Christina Crawford was never a "grifter." And I think if she'd had a choice she would have preferred to have been adopted by a nice, normal, ordinary couple (single mothers generally weren't prime candidates to get a hold of children; Joan pulled strings to get her "babies") rather than an alcoholic, mentally disturbed movie star.

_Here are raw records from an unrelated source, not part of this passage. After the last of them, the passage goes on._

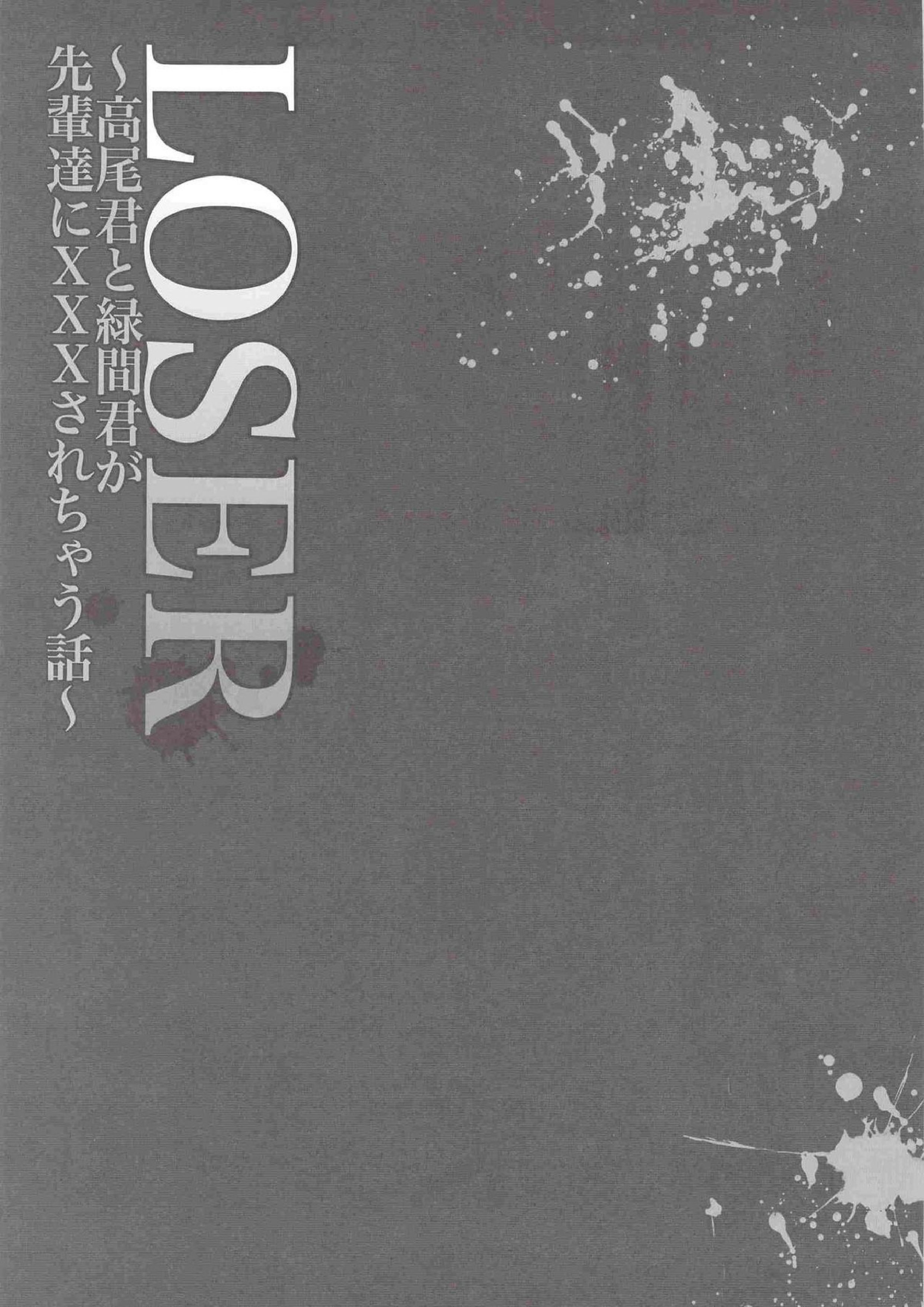 LOSER～高尾君と緑間君が先輩達にXXXされちゃう話～ 2ページ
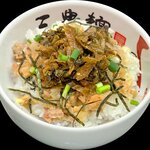 三豊麺 - 料理写真:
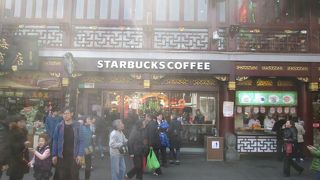スターバックスコーヒー (豫園二店)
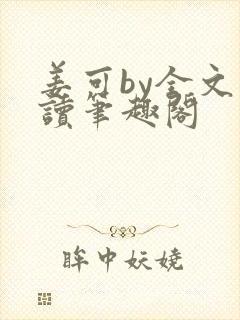 姜可by全文阅读笔趣阁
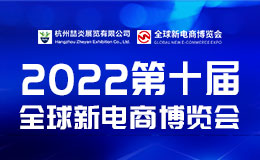 2023第十二屆杭州網紅直播電商及短視頻產業(yè)博覽會<br>2023第四屆杭州網紅直播電商及社群團購博覽會
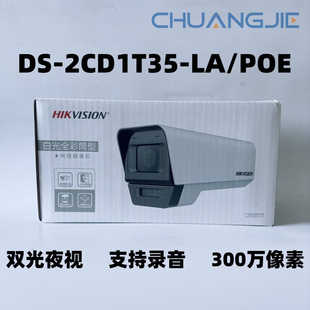 Hikvision Surveillance 4 Million Dual Light Full Color Voice Intercom Camera Ds-2Cd1T35-La/Poe 4mm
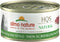almo nature HQS Natural Wet Cat Food, Tuna in Broth, 2.47 oz (Pack of 24) - Pacific Style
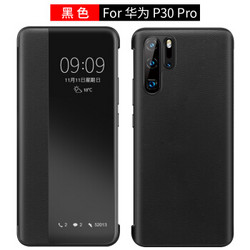 TAVT 泰维 华为 P30 Pro 翻盖手机壳 智能视窗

I don't think B.D. Hyman would have wanted to lead a life different from the one she had with Bette Davis. Unlike Christina, B.D. was spoiled. She lived very well, traveled the world with her mother and met interesting, important people. Bette may have been a pain in the rear but was wasn't an outright abuser like Joan. B.D. turned out to be truly crazy, and is a homophobic religious fanatic. Christiana seems like an angel compared to her.
by Anonymous | reply 146 | June 2, 2020 8:51 PM |
Not today, Satan!
by Anonymous | reply 147 | June 2, 2020 9:18 PM |
I’m the balled up newspaper page containing the umpteenth bad review of Faye’s performance as Joan Crawford. I await my complete demise as cunty Faye fumbles around in her Kelly bag for her cigarette lighter.
by Anonymous | reply 148 | June 2, 2020 9:29 PM |
I’m the nun at Flintridge Sacred Heart Academy. I tell Christina that her mother requires strict discipline. They’ll be no phone calls in or out, no visitors and no mail.
by Anonymous | reply 150 | June 2, 2020 9:57 PM |
I’m Miss Crawford. I raised Christina to be a proper young lady. Chadwick School is a teen age brothel, not an institution for learning!
by Anonymous | reply 151 | June 2, 2020 10:03 PM |
I'm Howard Da Silva, who played Louis B. Mayer. On Broadway I was the original Jud Fry in "Oklahoma" and the original Ben Franklin in "1776."
by Anonymous | reply 152 | June 2, 2020 11:25 PM |
R145 Christina had a very successful corporate communications career and has her doctorate if I recall. She has done just fine for herself outside Mommy dearest
by Anonymous | reply 153 | June 7, 2020 11:29 PM |
I'm LB and my treatment of Joan has been divine.
by Anonymous | reply 154 | June 7, 2020 11:39 PM |
R153 Someone who is doing fine on her own wouldn’t participate in events that celebrate her abuse for comedic value and autograph wire hangers just for fun.
by Anonymous | reply 155 | June 8, 2020 12:17 AM |
I'm Olivia de Havilland, and I'm just happy this thread isn't about me.
by Anonymous | reply 156 | June 8, 2020 1:27 AM |
No, this is tired.
by Anonymous | reply 157 | June 8, 2020 1:39 AM |
"Someone who is doing fine on her own wouldn’t participate in events that celebrate her abuse for comedic value and autograph wire hangers just for fun."
I think she would if she were paid enough. I think Christina does things like that because it's lucrative. Who can blame her for that?